US politics live: Women’s marches hit the streets in support of Harris as both candidates target east coast | US elections 2024

US politics live: Women’s marches hit the streets in support of Harris as both candidates target east coast | US elections 2024


www.theguardian.com

Are the polls ‘improbably tight’? Some experts think so

Robert Tait

The US presidential election campaign enters its final weekend with polls showing Donald Trump and Kamala Harris in seemingly permanent deadlock and few clues as to which of them will prevail on Tuesday.

At the end of another unruly week that began with Trump’s racially charged rally in New York’s Madison Square Garden and was punctuated by celebrity endorsements, misogynistic comments and insults about “garbage” being levelled left and right, the Guardian’s 10-day polling average tracker showed little change from seven days earlier, with voter loyalty to their chosen candidate appearing relatively impervious to campaign events, however seismic.

Nationally, Harris, the Democratic nominee, has a one-point advantage, 48% to 47%, over her Republican opponent, virtually identical to last week. Such an advantage is well with the margin of error of most polls.

The battleground states, too, remain in a dead heat. The candidates are evenly tied at 48% in Pennsylvania, often seen as the most important swing state because it has the most electoral votes (19). Harris has single-point leads in the two other blue-wall states, Michigan and Wisconsin, while Trump is marginally ahead in the Sun belt: up by 1% in North Carolina and 2% in Georgia and Arizona. In Nevada, his average advantage in the polls is less than a percentage point.

> **List of tasks**:
a - Answer each question from the polling article above.
(i) What national polling figures does the article give for Harris and for Trump?
(ii) How many electoral votes does Pennsylvania have?
(iii) At what venue did Trump hold the rally that opened the week?
b - Transcribe the polling article above between "Are the polls" and "prevail on Tuesday.", inclusive.
c - Decide whether each statement agrees with the polling article above. Answer yes or no, and quote the words that settle it.
(i) Harris holds single-point leads in Michigan and Wisconsin.
(ii) Trump leads in Georgia by 3%.
(iii) Trump's average polling lead in Nevada exceeds two percentage points.
The listing that comes next plays no part in this work.

> **Data excerpts**:
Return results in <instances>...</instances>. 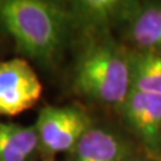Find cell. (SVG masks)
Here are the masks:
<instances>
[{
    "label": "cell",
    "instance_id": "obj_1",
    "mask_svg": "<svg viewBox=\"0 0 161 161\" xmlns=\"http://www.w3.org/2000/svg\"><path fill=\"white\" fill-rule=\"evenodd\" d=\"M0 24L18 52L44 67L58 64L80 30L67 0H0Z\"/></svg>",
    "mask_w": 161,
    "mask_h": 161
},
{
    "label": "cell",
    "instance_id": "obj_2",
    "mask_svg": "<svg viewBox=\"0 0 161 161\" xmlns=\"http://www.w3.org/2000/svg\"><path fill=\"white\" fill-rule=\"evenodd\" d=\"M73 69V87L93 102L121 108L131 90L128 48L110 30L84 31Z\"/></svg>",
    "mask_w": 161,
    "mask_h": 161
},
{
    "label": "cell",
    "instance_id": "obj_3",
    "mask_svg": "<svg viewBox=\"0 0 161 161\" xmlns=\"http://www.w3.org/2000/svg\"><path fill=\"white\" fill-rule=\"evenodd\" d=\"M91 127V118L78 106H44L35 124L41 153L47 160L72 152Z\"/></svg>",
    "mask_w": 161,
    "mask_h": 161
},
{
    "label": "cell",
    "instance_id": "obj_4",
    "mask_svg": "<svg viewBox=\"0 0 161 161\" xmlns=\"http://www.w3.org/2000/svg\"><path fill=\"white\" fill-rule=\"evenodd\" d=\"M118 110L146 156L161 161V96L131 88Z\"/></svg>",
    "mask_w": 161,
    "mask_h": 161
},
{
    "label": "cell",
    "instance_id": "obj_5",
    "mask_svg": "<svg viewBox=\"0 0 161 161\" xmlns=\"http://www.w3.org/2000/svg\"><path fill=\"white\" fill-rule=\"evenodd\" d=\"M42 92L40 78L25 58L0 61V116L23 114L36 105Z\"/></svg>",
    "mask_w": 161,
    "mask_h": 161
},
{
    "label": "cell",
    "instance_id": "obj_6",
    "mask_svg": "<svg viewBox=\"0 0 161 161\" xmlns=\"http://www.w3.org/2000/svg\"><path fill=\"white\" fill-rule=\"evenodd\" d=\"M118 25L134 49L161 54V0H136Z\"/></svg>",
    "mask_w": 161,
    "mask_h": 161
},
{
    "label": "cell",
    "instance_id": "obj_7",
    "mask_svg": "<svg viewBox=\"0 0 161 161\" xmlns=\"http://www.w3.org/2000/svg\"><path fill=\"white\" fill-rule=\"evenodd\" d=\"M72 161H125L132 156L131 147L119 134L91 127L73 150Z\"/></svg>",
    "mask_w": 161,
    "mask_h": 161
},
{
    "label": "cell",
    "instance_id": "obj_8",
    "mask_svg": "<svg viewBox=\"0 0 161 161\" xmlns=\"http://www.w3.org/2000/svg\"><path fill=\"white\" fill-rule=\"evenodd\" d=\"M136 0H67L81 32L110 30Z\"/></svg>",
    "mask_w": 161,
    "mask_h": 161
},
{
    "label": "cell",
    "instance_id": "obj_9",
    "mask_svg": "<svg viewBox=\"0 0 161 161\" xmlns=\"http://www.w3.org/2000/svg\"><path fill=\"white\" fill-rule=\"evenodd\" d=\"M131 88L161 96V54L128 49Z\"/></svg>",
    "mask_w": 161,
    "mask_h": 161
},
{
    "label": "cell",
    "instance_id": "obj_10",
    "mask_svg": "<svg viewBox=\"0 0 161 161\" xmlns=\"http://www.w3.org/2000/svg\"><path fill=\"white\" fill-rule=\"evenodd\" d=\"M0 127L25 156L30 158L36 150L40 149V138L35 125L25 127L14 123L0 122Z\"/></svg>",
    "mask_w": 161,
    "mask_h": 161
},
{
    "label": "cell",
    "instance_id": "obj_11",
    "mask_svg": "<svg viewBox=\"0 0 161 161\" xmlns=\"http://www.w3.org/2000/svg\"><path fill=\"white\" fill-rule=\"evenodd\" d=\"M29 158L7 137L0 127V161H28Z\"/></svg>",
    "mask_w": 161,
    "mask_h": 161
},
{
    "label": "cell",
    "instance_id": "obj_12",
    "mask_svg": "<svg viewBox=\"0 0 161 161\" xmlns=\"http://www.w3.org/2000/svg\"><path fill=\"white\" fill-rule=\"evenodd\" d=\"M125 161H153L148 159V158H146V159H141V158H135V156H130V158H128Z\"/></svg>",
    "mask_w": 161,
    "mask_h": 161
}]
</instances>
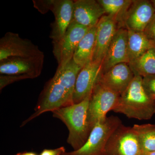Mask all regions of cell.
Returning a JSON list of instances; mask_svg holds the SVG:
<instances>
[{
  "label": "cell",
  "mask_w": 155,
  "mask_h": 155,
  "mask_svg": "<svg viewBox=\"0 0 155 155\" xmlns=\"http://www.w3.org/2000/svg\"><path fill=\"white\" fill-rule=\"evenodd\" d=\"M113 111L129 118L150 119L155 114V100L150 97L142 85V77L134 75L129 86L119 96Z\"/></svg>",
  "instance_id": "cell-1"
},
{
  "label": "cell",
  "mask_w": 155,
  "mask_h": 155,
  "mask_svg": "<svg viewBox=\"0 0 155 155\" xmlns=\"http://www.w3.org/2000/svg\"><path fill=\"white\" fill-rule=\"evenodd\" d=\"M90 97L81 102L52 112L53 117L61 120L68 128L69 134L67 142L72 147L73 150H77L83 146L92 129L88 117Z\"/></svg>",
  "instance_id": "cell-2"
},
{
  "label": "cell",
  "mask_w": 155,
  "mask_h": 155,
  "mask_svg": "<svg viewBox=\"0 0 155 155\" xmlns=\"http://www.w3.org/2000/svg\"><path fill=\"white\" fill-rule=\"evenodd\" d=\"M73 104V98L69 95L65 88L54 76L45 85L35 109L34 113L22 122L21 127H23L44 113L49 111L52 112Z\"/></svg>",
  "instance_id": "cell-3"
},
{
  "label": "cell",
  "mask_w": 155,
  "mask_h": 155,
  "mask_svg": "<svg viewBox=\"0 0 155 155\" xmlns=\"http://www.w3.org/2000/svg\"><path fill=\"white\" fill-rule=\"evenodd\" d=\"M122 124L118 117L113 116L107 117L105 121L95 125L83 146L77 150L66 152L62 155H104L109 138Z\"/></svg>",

> **Answers to the tasks**:
a -
(i) Harris 48%, Trump 47%
(ii) 19
(iii) Madison Square Garden in New York

b -
Are the polls ‘improbably tight’? Some experts think so

Robert Tait

The US presidential election campaign enters its final weekend with polls showing Donald Trump and Kamala Harris in seemingly permanent deadlock and few clues as to which of them will prevail on Tuesday.

c -
(i) Yes: "Harris has single-point leads in the two other blue-wall states, Michigan and Wisconsin"
(ii) No: "up by 1% in North Carolina and 2% in Georgia and Arizona"
(iii) No: "his average advantage in the polls is less than a percentage point"